Extrait du texte:
****************************************
Sortir l’école publique marocaine de la crise dans laquelle elle est plongée depuis quarante ans. C’est l’un des engagements phares du gouvernement d’Aziz Akhannouch, dont la feuille de route se veut en « rupture » avec les tentatives de réforme précédentes qui ont toutes échoué. Depuis l’accession au trône du roi Mohammed VI, en 1999, les plans de transformation de l’éducation se sont succédé – charte nationale, programme d’urgence, vision stratégique, etc. – sans qu’aucun ne parvienne à résoudre les problèmes structurels, pourtant largement documentés, qui ont émergé au mitan des années 1980.
A chaque rentrée scolaire, la presse, qui s’affole du « faible niveau » des élèves, questionne « la formation insuffisante » des enseignants, pointe un système accusé « d’entretenir les inégalités ». Des reproches qui n’émanent pas uniquement des parents d’élèves, des spécialistes de l’éducation ou de la société civile en général. Le constat alarme aussi au plus haut sommet de l’Etat. « Est-ce que l’enseignement que reçoivent nos enfants aujourd’hui dans les écoles publiques est capable de garantir leur avenir ? », avait fait mine de s’interroger Mohammed VI dans son discours annuel de la Fête du trône en 2015.
Les chiffres ont de quoi inquiéter. Pas une évaluation de l’école publique marocaine ne manque de faire état d’une « crise des apprentissages ». En 2019, moins d’un tiers des élèves du public maîtrisaient le programme à la fin du primaire, à peine 10 % au sortir du collège. Les langues et les mathématiques, notamment, posent de sérieux problèmes. En cinquième année de primaire, l’équivalent du CM2 en France, ils n’étaient, en 2022, que 13 % à pouvoir réaliser une division simple, quand seulement un élève sur cinq parvenait à lire avec fluidité un texte en arabe et un sur trois un texte en français. En moyenne, 300 000 enfants quittent chaque année les bancs de l’école avant la fin de la scolarité obligatoire, fixée à 15 ans. La moitié durant le collège et 20 % en raison d’exclusions liées à un trop grand nombre de redoublements.
Menée par l’Organisation de coopération et de développement économiques (OCDE), l’étude phare PISA – pour Programme international pour le suivi des acquis des élèves de 15 ans – avait enfoncé le clou dans son classement 2023 en plaçant le royaume 79e en compréhension de l’écrit et 76e en sciences sur un total de 81 pays. Une chute vertigineuse de neuf places, dans ces deux catégories, en l’espace de cinq ans.
A sa nomination au ministère de l’éducation en 2021, Chakib Benmoussa a découvert un système scolaire « traumatisé », témoigne son entourage. De mai à juillet 2022, des consultations nationales ont été menées auprès de « plus de 100 000 parties prenantes » du secteur. « Du jamais-vu sous cette forme », assure au Monde le ministre, ancien ambassadeur du Maroc en France, qui indique avoir « capitalisé » sur les conclusions de la Commission sur le modèle de développement (CSMD) qui avait remis au roi en 2021 les grandes lignes des réformes « inclusives » à conduire, principalement dans le champ scolaire.
****************************************
Lignes de données:

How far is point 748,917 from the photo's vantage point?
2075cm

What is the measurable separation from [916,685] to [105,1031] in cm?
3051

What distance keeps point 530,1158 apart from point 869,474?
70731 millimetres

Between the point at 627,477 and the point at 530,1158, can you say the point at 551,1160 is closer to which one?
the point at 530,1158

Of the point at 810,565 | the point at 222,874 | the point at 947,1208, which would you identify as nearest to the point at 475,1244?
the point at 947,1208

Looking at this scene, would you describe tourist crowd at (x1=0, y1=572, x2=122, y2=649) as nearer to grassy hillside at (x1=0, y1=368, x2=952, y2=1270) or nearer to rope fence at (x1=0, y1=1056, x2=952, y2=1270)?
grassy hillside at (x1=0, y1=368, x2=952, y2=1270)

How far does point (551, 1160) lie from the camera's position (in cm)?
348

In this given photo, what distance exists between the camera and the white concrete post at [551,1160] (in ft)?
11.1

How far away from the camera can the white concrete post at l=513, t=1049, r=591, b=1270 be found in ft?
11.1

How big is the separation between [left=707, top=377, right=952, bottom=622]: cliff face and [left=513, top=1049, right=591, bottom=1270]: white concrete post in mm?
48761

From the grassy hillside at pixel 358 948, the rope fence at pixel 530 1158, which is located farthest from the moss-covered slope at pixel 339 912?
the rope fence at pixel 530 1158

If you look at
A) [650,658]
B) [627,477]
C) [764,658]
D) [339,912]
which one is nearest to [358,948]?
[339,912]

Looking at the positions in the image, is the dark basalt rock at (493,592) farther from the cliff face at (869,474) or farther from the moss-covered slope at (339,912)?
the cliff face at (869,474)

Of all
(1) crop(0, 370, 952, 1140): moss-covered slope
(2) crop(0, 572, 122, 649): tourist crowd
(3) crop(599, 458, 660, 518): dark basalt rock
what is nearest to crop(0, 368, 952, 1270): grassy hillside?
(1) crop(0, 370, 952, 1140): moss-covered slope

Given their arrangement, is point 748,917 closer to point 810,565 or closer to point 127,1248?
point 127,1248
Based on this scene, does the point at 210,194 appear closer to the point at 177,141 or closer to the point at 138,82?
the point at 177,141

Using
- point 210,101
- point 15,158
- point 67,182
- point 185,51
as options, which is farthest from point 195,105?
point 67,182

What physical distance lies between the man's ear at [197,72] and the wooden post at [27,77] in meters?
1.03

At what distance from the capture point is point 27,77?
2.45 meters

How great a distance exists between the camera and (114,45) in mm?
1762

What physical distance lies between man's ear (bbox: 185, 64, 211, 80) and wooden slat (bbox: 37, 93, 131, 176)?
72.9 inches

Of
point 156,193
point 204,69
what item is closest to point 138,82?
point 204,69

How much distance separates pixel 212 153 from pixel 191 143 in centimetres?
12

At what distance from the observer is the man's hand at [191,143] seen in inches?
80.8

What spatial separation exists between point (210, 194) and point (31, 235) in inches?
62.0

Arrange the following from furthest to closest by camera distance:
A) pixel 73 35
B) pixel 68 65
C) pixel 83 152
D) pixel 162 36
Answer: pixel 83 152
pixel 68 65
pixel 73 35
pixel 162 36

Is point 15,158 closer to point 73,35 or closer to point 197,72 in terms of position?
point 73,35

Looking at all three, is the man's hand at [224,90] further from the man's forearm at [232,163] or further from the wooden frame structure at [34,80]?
****************************************
Tâches à réaliser:
(a) Relevez toutes les personnes désignées par leur nom dans l'extrait sur l'école publique marocaine.
(b) Dans l'extrait sur l'école publique marocaine, recopiez tout le passage allant de « A chaque rentrée » jusqu'à « du trône en 2015. », en substituant « professeurs » à « enseignants ».

Réponses aux tâches:
(a) Aziz Akhannouch, Mohammed VI, Chakib Benmoussa

(b)
A chaque rentrée scolaire, la presse, qui s’affole du « faible niveau » des élèves, questionne « la formation insuffisante » des professeurs, pointe un système accusé « d’entretenir les inégalités ». Des reproches qui n’émanent pas uniquement des parents d’élèves, des spécialistes de l’éducation ou de la société civile en général. Le constat alarme aussi au plus haut sommet de l’Etat. « Est-ce que l’enseignement que reçoivent nos enfants aujourd’hui dans les écoles publiques est capable de garantir leur avenir ? », avait fait mine de s’interroger Mohammed VI dans son discours annuel de la Fête du trône en 2015.